The approach based on SEND routines is easy to use but the performance improvement is modest. The approach based on SCAN routines is more difficult to implement, but the performance improvement is much better. This approach, using segmented-scan operations and data ordering, was implemented by Ferrell and Bertschinger in an N-body code for astrophysical simulations [1]. Finally, the MIMD-style approach is the most difficult to implement but yields the best performance improvement. This approach has been used as part of the Numerical Tokamak Project, a DOE-funded High Performance Computing and Communications project [2] [3].

Currently, the parallel version of PARMILA uses the method of Ferrell and Bertschinger for charge deposition and field interpolation. The field equations are solved using an FFT-based technique to convolve the charge density on the grid with a Green function defined on the grid. Using standard techniques it is possible to treat a bunch of charge assuming open boundary conditions [4]. We have also implemented a procedure that uses open boundary conditions transversely and periodic boundary conditions longitudinally.

Performance

We have used the parallel version of PARMILA to perform linac simulations with 1-30 million particles. For example, a 2 million particle simulation of a 1.7 GeV superconducting linac for the APT project required 3 hours on the 512 node partition of the CM5. The job used only 2 GBytes,well below the 14.3 GByte maximum for the partition, so much larger jobs are possible.
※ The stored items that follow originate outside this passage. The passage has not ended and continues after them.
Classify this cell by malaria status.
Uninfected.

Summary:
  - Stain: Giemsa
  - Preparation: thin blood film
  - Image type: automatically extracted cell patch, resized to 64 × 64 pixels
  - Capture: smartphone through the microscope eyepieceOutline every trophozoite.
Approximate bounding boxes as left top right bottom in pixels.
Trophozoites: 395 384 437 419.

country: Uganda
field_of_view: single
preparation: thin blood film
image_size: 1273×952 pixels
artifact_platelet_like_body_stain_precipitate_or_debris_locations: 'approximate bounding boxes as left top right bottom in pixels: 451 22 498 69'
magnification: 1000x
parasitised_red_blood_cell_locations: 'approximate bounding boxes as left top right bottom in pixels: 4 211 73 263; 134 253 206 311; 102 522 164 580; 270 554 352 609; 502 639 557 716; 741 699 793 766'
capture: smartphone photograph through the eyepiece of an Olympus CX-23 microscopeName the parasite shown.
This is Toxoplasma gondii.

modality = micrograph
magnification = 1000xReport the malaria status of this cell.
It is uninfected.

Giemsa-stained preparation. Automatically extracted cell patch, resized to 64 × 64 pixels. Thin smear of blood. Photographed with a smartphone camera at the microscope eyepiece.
The success of the parallel approach depends on scalability, i.e., the ability to run larger problems in the same amount of time using more processors, or the ability to run problems of a fixed size in less time using more processors. (Note however that increasing the number of processors while keeping the problem size fixed cannot cause the execution time to decrease indefinitely: If the problem size is too small, the processors will do too little calculation, and the execution time will be dominated by communication.) The parallel version of PARMILA has excellent scalability as shown in Table 1:

Table 1: Scaling Results (3.75M particles, 64x64x64 grid)

Procs

CPU (min)

MEM (GB)

128

15.5

1.8

256

8.1

2.0

512

4.3

2.5



Conclusions/Future Work

We have developed a parallel version of PARMILA that runs on the CM5 at the Los Alamos Advanced Computing Laboratory. This version of the code is written in CM Fortran. In addition to moving the code to the CM5, we also replaced the 2D ( r,theta) space charge routine of the serial code with a new 3D (x,y,z) routine. Using the present version of the parallel code, simulations with 1-30 million particles are possible depending on the length of the linac being modeled. We plan to move the code to the new Cray T3E at the National Energy Research Scientific Computing Center. We expect a significant improvement in performance through the use of charge deposition and field interpolation routines that use message passing.

Acknowledgements

The author thanks Lawrence Rybarcyk, Frank Merrill, Robert Garnett, and Kenneth Crandall for helpful discussions about the PARMILA code. This research was supported by the U.S. Department of Energy, Office of Energy Research, through the Division of Mathematical, Information, and Computational Sciences, the Division of High Energy and Nuclear Physics, and by the Office of Defense Programs, Accelerator Production of Tritium program. This research was performed in part using the resources located at the Advanced Computing Laboratory of Los Alamos National Laboratory, Los Alamos, NM 87545.

References

[1] R. Ferrell and E. Bertschinger, Int. J. Mod. Phys. C, 5, (1994), 933-956.

[2] V. K. Decyk, Computer Physics Communications, 87, (1995), 87-94.

[3] J. Wang, P. Liewer, and V. Decyk, Computer Physics Communications, 87, (1995), 35-53.

[4] R. W. Hockney and J. W. Eastwood, Computer Simulation Using Particles, (Adam Hilger, New York, 1988).